Government officials, who did not wish to be named, told Business Standard the Bill was likely to be tabled in the Lok Sabha on March 23 or 24.
The finance ministry, along with the law ministry, made some minor drafting changes in the Bill after the Union Cabinet cleared it on Tuesday. It is trying to tie loose ends and push for early introduction of the proposed indirect tax regime.
The finance ministry had received comments from about 18 government departments on the proposed amendments.
While the Department of Telecommunications and the Department of Industrial Policy and Promotion have suggested that diesel be part of GST, the Planning Commission has suggested a 'flawless' GST model based on the recommendations of the Task Force of the Thirteenth Finance Commission.
In its comments, which reached the finance ministry last evening, the Plan panel has said there should be a uniform GST rate.
The finance ministry, which met on Wednesday to discuss the suggestions, decided any further changes to the Bill approved by the Cabinet would further delay the rollout of GST, which has already missed two deadlines.
It decided all stakeholders, including government departments and the ministries, should now send their views to the standing committee.
The Finance Commission Task Force, headed by former joint finance secretary Arbind Modi, who is now with the Planning Commission, had suggested a single GST rate of five per cent for the Centre and seven per cent for states in its report released last year.
The states had questioned the mythology used by the committee for arriving at the revenue neutral rate.
The GST rates proposed by the finance ministry later in the year were much higher than the Task Force's rate.

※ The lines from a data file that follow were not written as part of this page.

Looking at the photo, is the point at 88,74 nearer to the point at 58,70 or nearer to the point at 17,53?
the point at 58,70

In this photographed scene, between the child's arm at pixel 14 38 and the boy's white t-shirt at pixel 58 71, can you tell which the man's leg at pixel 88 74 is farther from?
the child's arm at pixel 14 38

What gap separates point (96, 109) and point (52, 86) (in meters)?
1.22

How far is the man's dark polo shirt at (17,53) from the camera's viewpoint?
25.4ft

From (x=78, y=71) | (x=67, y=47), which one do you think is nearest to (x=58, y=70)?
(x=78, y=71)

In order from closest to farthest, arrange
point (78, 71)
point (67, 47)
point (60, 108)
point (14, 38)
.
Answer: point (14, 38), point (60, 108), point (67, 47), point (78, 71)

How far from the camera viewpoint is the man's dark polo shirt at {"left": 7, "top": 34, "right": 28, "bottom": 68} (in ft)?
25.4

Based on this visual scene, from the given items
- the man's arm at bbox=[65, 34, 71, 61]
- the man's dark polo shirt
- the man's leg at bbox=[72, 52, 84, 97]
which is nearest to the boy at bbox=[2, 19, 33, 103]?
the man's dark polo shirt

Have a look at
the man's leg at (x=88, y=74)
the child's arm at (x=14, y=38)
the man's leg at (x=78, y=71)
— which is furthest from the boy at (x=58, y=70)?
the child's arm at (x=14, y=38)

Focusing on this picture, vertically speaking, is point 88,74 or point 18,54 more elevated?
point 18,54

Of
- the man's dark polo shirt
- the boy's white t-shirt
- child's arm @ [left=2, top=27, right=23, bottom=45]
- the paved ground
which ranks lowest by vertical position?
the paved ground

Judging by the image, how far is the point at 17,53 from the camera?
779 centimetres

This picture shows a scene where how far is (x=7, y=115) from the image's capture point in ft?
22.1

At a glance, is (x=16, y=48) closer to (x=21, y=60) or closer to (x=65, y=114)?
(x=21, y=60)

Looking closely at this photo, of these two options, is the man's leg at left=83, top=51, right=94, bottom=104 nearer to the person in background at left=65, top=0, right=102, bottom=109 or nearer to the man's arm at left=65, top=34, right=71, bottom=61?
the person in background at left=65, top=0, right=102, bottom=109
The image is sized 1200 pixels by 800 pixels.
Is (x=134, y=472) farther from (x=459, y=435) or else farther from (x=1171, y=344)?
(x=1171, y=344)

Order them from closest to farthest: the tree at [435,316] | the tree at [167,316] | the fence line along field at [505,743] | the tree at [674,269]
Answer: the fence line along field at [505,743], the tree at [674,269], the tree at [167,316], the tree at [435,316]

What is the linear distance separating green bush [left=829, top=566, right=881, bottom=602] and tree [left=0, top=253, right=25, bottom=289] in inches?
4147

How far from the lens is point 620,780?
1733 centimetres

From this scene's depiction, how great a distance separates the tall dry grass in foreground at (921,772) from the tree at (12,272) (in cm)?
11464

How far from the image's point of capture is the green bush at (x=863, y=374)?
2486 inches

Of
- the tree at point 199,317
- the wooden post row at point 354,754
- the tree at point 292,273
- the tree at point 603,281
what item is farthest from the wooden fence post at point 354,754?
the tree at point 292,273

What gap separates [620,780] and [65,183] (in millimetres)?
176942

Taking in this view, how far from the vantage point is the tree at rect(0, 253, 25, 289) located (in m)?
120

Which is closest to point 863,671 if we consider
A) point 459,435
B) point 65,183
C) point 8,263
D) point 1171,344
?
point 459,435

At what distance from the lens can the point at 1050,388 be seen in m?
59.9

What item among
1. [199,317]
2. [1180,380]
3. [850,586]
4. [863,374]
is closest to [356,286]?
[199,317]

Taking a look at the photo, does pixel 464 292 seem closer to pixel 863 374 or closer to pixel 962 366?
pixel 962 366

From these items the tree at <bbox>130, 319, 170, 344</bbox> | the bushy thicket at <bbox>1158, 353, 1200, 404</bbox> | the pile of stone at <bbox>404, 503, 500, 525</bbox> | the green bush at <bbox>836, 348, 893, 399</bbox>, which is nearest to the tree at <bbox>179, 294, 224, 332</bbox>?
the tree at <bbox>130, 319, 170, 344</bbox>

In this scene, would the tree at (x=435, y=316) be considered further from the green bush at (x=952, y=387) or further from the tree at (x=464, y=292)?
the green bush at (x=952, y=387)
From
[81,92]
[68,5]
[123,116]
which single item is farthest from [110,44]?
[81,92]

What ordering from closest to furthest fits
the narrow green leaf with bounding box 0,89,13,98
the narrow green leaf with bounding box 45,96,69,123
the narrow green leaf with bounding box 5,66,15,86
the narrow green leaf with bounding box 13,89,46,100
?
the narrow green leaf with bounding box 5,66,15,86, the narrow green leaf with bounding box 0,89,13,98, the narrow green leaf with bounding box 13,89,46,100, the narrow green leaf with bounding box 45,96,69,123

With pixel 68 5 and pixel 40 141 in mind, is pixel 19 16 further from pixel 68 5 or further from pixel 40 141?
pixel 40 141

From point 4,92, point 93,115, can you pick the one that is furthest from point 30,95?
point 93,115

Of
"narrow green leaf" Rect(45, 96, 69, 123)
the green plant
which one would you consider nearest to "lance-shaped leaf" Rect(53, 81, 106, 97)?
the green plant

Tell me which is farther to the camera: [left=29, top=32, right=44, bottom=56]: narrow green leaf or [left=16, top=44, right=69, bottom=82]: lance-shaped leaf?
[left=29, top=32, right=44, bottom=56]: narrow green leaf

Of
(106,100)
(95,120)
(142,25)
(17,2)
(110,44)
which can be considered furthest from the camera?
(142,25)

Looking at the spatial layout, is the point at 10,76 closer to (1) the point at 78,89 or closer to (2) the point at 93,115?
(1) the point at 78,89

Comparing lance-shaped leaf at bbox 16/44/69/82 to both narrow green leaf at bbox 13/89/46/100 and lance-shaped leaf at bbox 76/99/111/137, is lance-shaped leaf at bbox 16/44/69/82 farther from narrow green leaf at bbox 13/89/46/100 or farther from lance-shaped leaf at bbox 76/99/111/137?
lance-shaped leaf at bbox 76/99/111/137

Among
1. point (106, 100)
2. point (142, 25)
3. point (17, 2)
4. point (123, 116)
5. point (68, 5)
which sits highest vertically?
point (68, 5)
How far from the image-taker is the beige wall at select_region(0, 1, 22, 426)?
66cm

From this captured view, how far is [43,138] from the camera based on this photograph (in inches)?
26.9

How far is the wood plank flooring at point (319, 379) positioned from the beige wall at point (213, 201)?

It suggested eight per cent rate for services and a standard rate of 10 per cent and a concessional rate of six per cent for goods in the first year, to be converted into a single rate of eight per cent later.
The Constitution Amendment Bill proposes to give powers to both the Centre and the states to make laws with respect to GST.
It is necessary because at present the Centre cannot impose excise duty beyond the manufacturing stage and the states cannot levy tax on services.